- Born: June 6, 1907 Kharkiv, Russian Empire
- Died: March 3, 1997 (aged 89) Ocala, Florida
- Genres: Classical music
- Occupations: Soloist, teacher
- Instrument: Violin

= Jascha Brodsky =

Russian-American violinist and teacher (1907 - 1997)

Jascha Brodsky (June 6, 1907 – March 3, 1997) was a Russian-American violinist and teacher. He spent most of his career on the faculty of the Curtis Institute of Music in Philadelphia and co-founded the New School of Music, Philadelphia.

== Biography ==
Born in Kharkiv, in the Kharkov Governorate of the Russian Empire (in present-day Ukraine), he began his violin studies with his violinist father at age six. He later studied at the conservatory in Tbilisi, Georgia, and by 1926, was performing all over the Soviet Union. That same year, he went to Paris to study with Lucien Capet. There he also played for Sergei Prokofiev (Violin Concerto No. 1) and performed with pianist Vladimir Horowitz and violinists Nathan Milstein and Mischa Elman. Soon thereafter, he moved to Belgium to study with Eugène Ysaÿe.
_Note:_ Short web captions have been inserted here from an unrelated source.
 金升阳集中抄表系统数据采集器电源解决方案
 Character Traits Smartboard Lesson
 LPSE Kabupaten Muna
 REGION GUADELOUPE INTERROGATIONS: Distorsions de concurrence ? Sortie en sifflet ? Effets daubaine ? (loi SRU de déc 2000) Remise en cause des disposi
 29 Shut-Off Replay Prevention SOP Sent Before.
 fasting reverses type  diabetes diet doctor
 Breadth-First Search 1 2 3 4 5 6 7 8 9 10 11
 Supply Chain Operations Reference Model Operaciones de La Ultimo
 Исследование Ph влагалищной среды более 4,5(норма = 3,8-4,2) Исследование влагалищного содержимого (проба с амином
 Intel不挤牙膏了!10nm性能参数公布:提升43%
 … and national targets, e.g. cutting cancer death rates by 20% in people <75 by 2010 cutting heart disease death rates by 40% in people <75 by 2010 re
In 1930 he moved to the US to study with Efrem Zimbalist at the Curtis Institute of Music. Alongside his classmates Orlando Cole, Max Aronoff, and Benjamin Sharlip, in 1932 Brodsky formed the ensemble later called the Curtis String Quartet and served as its first violinist until the group disbanded in 1981 upon the death of its violist, Max Aronoff.

Brodsky joined the faculty at the Curtis Institute in 1932 and remained there until just after World War II when, with the rest of the Curtis String Quartet, he resigned over disagreements with certain of the school's policies to help found the New School of Music. After rejoining the faculty in the early 1950s, he remained for nearly 50 years. He was appointed to the Efrem Zimbalist Chair of Violin Studies, which he held until his death in 1997. A respected pedagogue, his students are dispersed widely among the finest musical institutions in the world. Among them are Hilary Hahn, Joseph de Pasquale, Leila Josefowicz, Choong-Jin Chang, Juliette Kang, Judith Ingolfsson, Herbert Greenberg, Joey Corpus, Chin Kim, and Shira Katsman.
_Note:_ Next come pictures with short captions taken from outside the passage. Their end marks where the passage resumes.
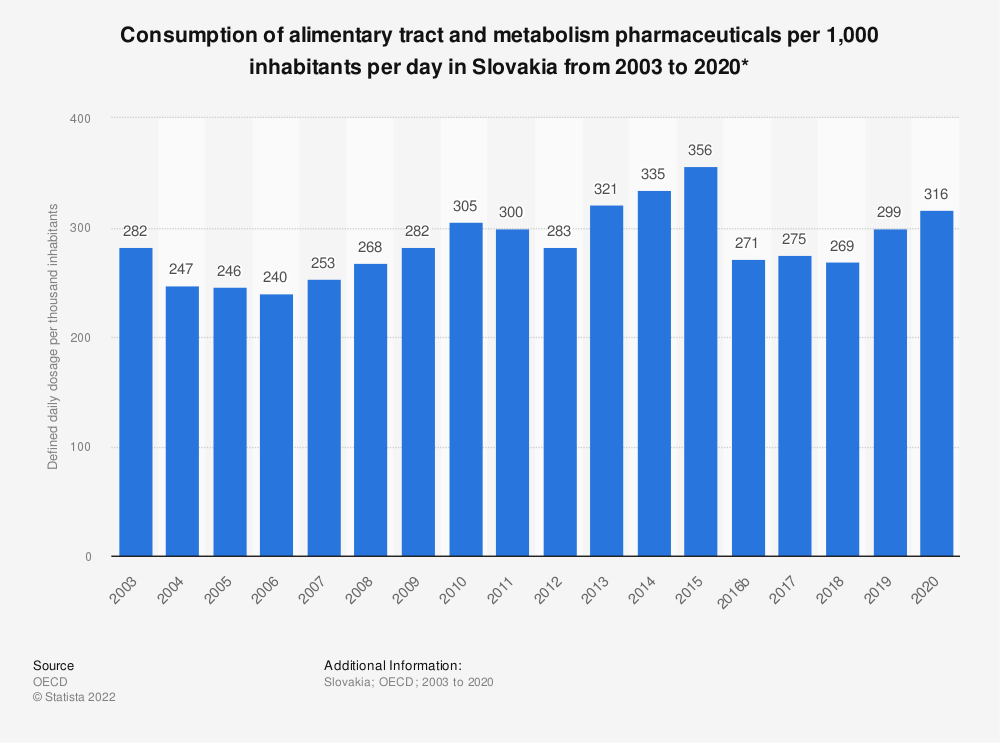 Statistic: Consumption of alimentary tract and metabolism pharmaceuticals per 1,000 inhabitants per day in Slovakia from 2000 to 2016* | Statista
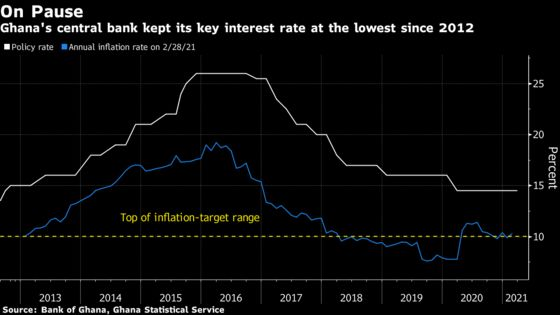 Ghana Holds Key Interest Rate Amid Inflation Pressures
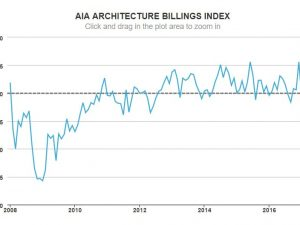 Architecture Billings Continued Growth in March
With Aronoff, Brodsky founded the New School of Music in Philadelphia when they decided that there was a need to train musicians specifically for a career in chamber music or orchestra. In 1986, The New School of Music was merged into Temple University's Boyer College of Music and Dance, where Brodsky was appointed Professor Emeritus. He taught there until his retirement in 1996.
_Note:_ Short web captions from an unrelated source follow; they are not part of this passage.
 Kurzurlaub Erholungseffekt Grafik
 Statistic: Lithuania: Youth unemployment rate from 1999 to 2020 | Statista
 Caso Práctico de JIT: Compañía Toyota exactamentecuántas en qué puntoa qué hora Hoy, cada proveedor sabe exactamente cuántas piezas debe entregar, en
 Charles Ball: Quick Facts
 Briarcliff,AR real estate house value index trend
Brodsky died in Ocala, Florida, in 1997.

== Sexual assault of 14 year old student ==
In a 2019 investigation by The Philadelphia Inquirer, Canadian violinist Lara St. John and four other unnamed women accused Brodsky of sexually assaulting them when they were his students. They alleged that after reporting Brodsky's behavior to the Curtis administration, they were mocked and their allegations ignored. Curtis had hired law firm Morgan Lewis in 2013 to investigate St. John's allegations, but the firm interviewed only two people and concluded no further investigation was needed.

In November 2019, Curtis hired the firm Cozen O'Connor to conduct another independent investigation into St. John's accusations, as well as other potential incidents of sexual assault and abuse, promising to make the full report available to the public. On September 22, 2020, Curtis released the report, in which the attorneys who prepared it—Gina Maisto Smith and Leslie Gomez, former child abuse and sex crimes prosecutors—concluded that Brodsky had in fact sexually abused and raped St. John during the 1985–86 school year, when she was 14 and 15 years old. Smith and Gomez further concluded that Curtis had fallen "short in its institutional response" at several points when St. John informed the school of what Brodsky had done. The school issued an apology, and committed to new policies and actions to prevent future sexual abuse and make reporting easier for survivors.